This time, it's XAPI calling vhd-tool with --direct hard-coded

And through vhd-tool it comes here. I suspect the intent of --direct is to avoid filling the disk cache in this instance. Both operations are simple in-order complete read and in-order complete write.

I think those cases could be covered by posix_fadvise() and fsync().

I am ready to create a patch, but I would like to know where you think I should make the change before I get to work.

Thanks, Nicolas.

lindig commented 6 years ago

I am not familiar with file I/O enough to understand why O_DIRECT is desirable in the first place. But I want to caution that we need to be careful to discover when certain options are available only on some file systems. We had a problem of trying to use SEEK_DATA in lseek(2) which is not supported on all file system.

djs55 commented 6 years ago

IIRC the original rationale for O_DIRECT was to avoid filling up the disk cache as you suggest. The thinking was that the data being streamed wouldn't be read more than once, so there was no point evicting other cache entries just to cache it.

nraynaud commented 6 years ago

Thanks for your input, after googling a bit, I understand why you dropped the ball on posix and used O_DIRECT, there is basically no reasonable solution to the problem in linux.
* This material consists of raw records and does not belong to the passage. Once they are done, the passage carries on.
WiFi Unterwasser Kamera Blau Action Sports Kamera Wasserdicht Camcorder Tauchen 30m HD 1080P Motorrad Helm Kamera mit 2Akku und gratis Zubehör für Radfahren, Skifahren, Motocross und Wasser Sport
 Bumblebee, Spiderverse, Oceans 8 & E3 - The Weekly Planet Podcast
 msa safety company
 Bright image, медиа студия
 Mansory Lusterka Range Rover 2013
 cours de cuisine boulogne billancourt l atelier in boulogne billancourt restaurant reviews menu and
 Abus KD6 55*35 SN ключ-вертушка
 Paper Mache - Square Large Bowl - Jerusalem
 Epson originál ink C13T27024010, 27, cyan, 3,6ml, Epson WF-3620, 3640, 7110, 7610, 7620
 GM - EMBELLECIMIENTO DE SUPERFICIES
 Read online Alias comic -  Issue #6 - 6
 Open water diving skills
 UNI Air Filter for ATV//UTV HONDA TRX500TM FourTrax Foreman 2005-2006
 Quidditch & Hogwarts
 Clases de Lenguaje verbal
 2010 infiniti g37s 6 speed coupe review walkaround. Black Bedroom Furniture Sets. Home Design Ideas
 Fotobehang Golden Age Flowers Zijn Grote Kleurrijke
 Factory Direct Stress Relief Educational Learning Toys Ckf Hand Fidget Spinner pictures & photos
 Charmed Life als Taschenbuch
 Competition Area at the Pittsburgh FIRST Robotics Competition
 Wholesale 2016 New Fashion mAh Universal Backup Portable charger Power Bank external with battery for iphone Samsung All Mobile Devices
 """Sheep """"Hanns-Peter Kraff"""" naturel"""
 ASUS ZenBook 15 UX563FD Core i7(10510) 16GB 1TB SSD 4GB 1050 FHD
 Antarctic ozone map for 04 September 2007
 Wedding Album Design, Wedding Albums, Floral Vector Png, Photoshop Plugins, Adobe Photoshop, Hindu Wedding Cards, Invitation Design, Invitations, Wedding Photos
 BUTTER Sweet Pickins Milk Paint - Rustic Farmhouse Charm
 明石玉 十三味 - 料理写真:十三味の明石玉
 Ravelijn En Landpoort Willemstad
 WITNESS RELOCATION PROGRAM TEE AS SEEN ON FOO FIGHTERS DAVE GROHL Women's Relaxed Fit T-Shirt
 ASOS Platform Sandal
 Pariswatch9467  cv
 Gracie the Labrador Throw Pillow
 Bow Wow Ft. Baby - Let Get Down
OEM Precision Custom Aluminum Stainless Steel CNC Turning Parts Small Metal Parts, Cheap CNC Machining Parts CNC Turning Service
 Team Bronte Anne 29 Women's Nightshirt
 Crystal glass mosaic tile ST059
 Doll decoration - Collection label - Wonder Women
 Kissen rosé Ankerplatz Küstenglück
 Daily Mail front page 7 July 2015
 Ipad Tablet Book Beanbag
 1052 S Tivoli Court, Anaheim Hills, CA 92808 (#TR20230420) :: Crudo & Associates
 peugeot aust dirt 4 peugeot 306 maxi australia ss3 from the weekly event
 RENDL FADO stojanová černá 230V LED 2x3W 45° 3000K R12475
I think I will make my changes in vhd-tool, only on the streaming operations, and evict the cache with POSIX_FADV_DONTNEED. My thinking is that when writing a vhd file from the network nobody had a pre-existing need for a cache on a file that was not yet there, it's mostly for importing new VMs. For the read operation they are mostly sequential and nobody really need a random cache either, they are mostly exporting snapshots to the network.

What do you think?